WORK TO COMPLETE:
Leave the pictures out, and repeat exactly each line from the one that holds "Magnetic metallic Neu" through the final line of the entries below.

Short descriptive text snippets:
┌──

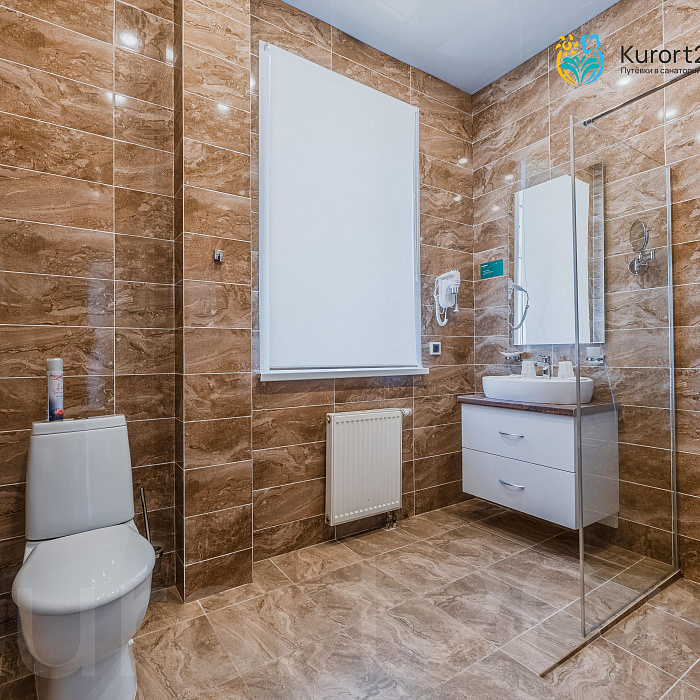 Санаторий «Долина Нарзанов» г. Кисловодск. Номера Санаторий «Долина Нарзанов» г. Кисловодск. Номера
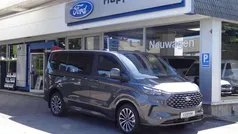 Magnetic metallic Neu 2025 Ford Tourneo Custom Titanium X Van / Kleinbus | 62.450 € (Fairer Preis)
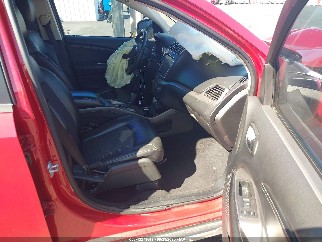 2017 Dodge Journey, VIN 3C4PDCGB8HT676786. Фото 5 з 6 з аукціону IAAI. Каталог авто зі США OpenDataCar.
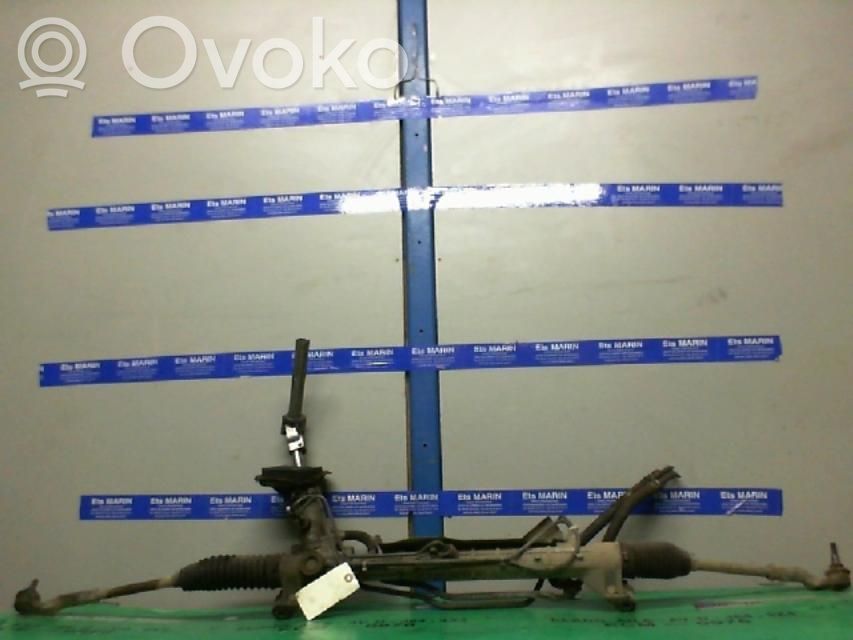 Mazda 3 I Vairo kolonėlė 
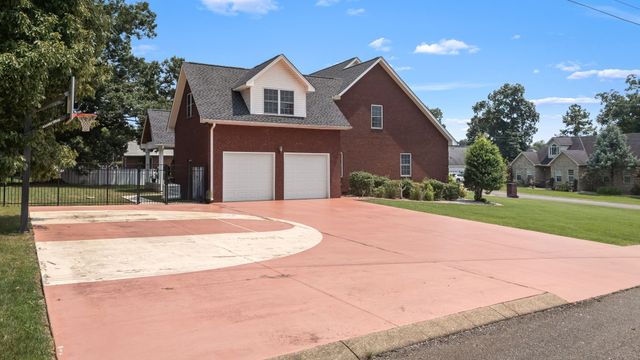 106 Finch Ln, Shelbyville, TN 37160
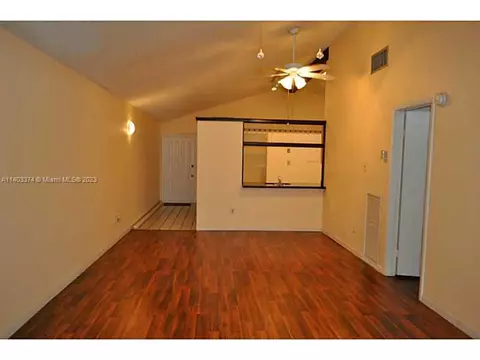1701 NW 73rd Ave #37, Plantation, FL 33313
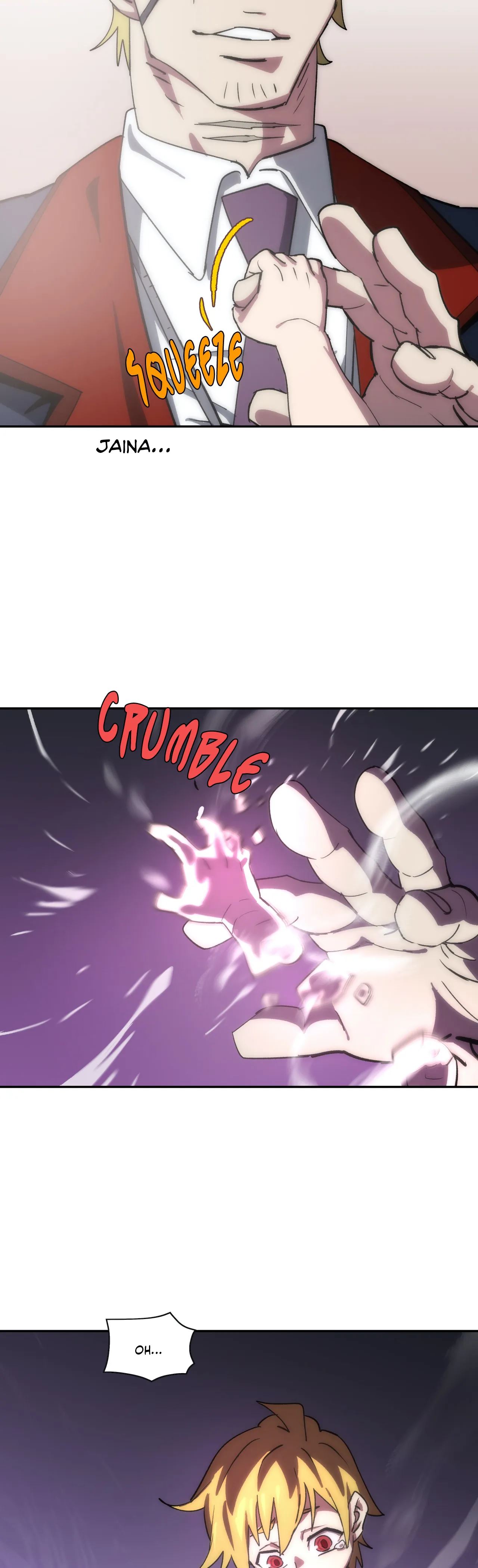 4 Cut Hero chapter 185 page 10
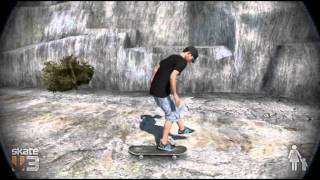 Skate 3: Sweet Darkcatch n Grind!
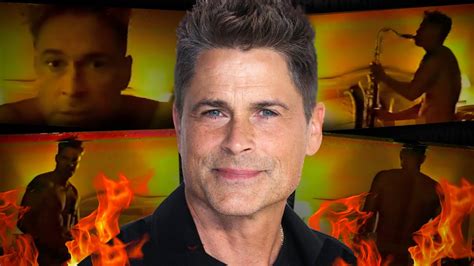 rob lowe minors|rob lowe arrest.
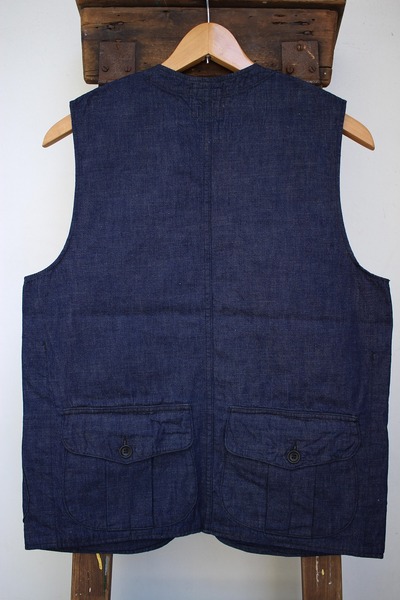 Hunting Vest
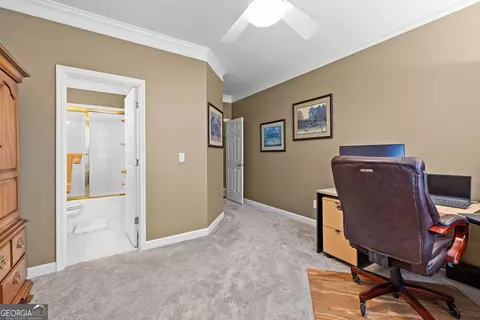 Bedroom - 109 Windridge Dr, Lagrange, GA 30240 photo 1 of 7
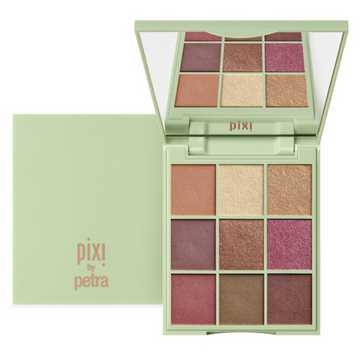 PIXI EYE EFFECTS SHADOW PALETTE ROSEETTE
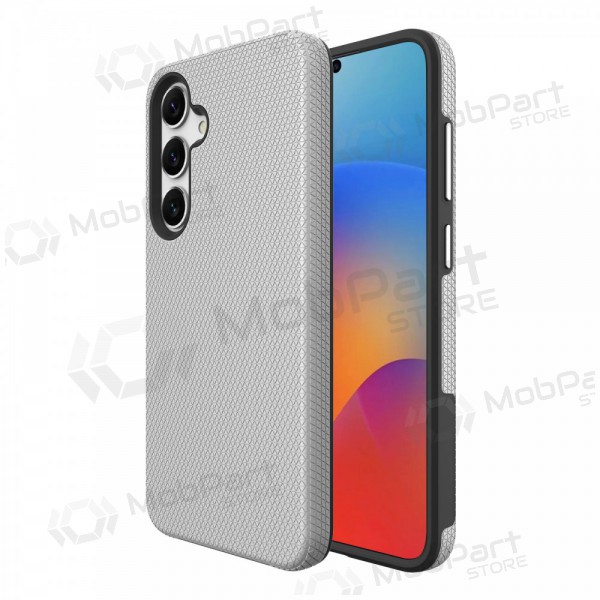 Samsung Galaxy A16 pouzdro „Perfectionists“ (stříbrný)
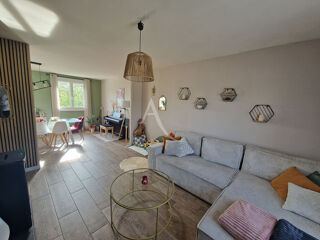  Maison  vendre 4 pices 100 m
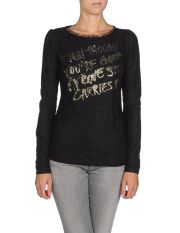 ERMANNO SCERVINO - Long sleeve t-shirt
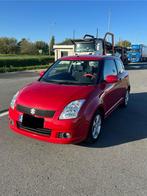 Suzuki swift automaat, Auto's, Automaat, Swift, Particulier, Euro 4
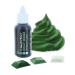 Sugarflair Holly Green Oil Based Food Colouring Highly Concentrated Edible Oil Based Blue Food Colour for Consistent Colouring of High Fat Foods: Icing Buttercream Chocolate & More - 30ml Single Holly Green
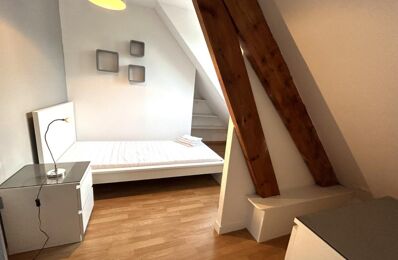 appartement 1 pièces 10 m2 à louer à Amiens (80000)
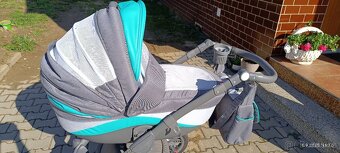 trojkombinace Adamex Barletta - 4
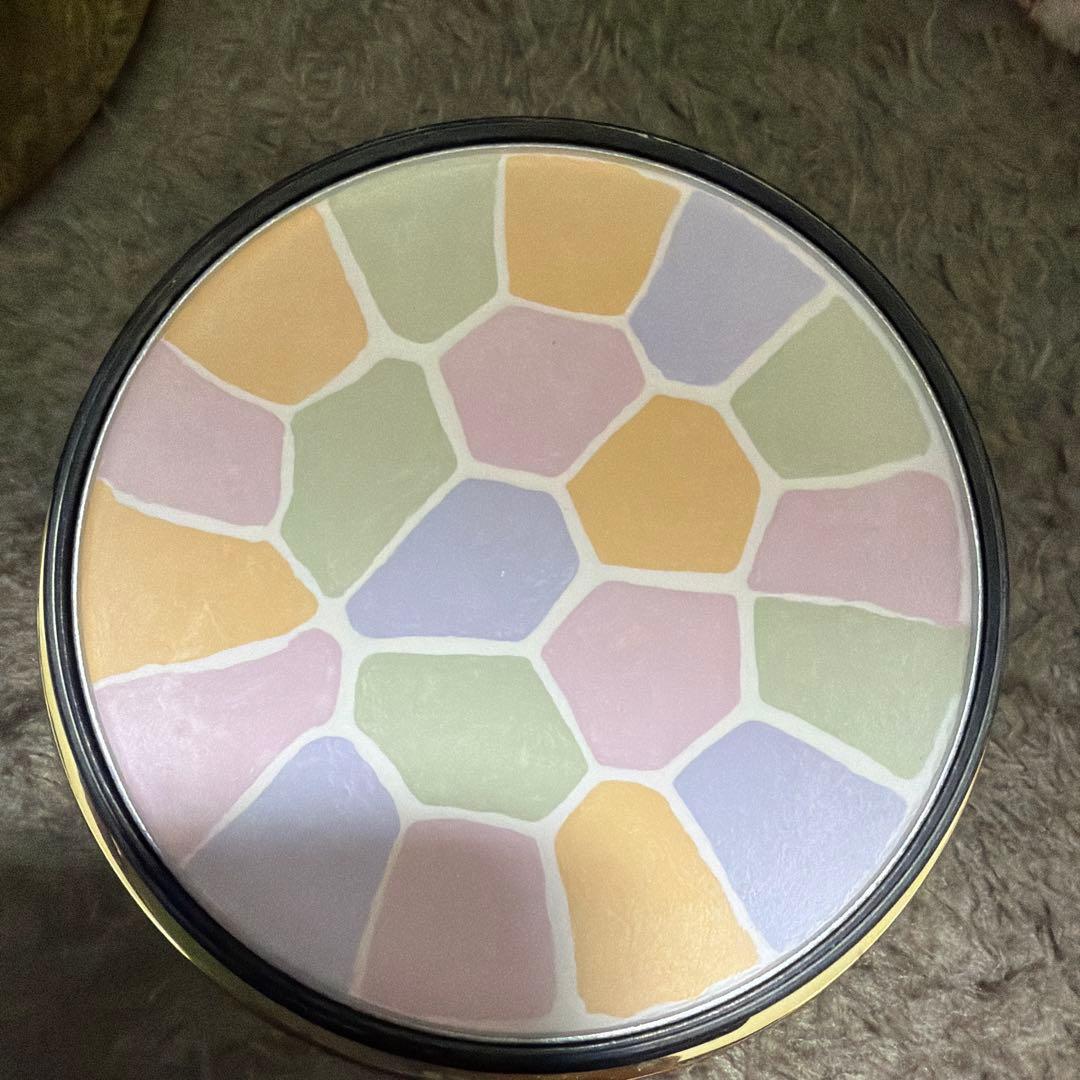 エレガンス　ラプードルオートニュアンス　リクズィーズⅰフェイスパウダー　27g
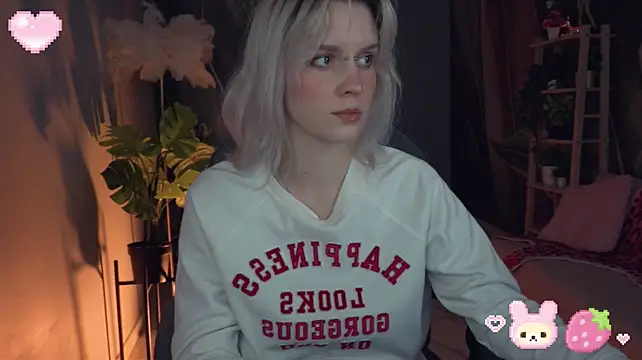 BethanyCloud Chat XXX in diretta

└──

TASK RESULT:
 Magnetic metallic Neu 2025 Ford Tourneo Custom Titanium X Van / Kleinbus | 62.450 € (Fairer Preis)
 2017 Dodge Journey, VIN 3C4PDCGB8HT676786. Фото 5 з 6 з аукціону IAAI. Каталог авто зі США OpenDataCar.
 Mazda 3 I Vairo kolonėlė 
 106 Finch Ln, Shelbyville, TN 37160
1701 NW 73rd Ave #37, Plantation, FL 33313
 4 Cut Hero chapter 185 page 10
 Skate 3: Sweet Darkcatch n Grind!
 rob lowe minors|rob lowe arrest.
 Hunting Vest
 Bedroom - 109 Windridge Dr, Lagrange, GA 30240 photo 1 of 7
 PIXI EYE EFFECTS SHADOW PALETTE ROSEETTE
 Samsung Galaxy A16 pouzdro „Perfectionists“ (stříbrný)
  Maison  vendre 4 pices 100 m
 ERMANNO SCERVINO - Long sleeve t-shirt
 Suzuki swift automaat, Auto's, Automaat, Swift, Particulier, Euro 4
 Sugarflair Holly Green Oil Based Food Colouring Highly Concentrated Edible Oil Based Blue Food Colour for Consistent Colouring of High Fat Foods: Icing Buttercream Chocolate & More - 30ml Single Holly Green
 appartement 1 pièces 10 m2 à louer à Amiens (80000)
 trojkombinace Adamex Barletta - 4
 エレガンス　ラプードルオートニュアンス　リクズィーズⅰフェイスパウダー　27g
 BethanyCloud Chat XXX in diretta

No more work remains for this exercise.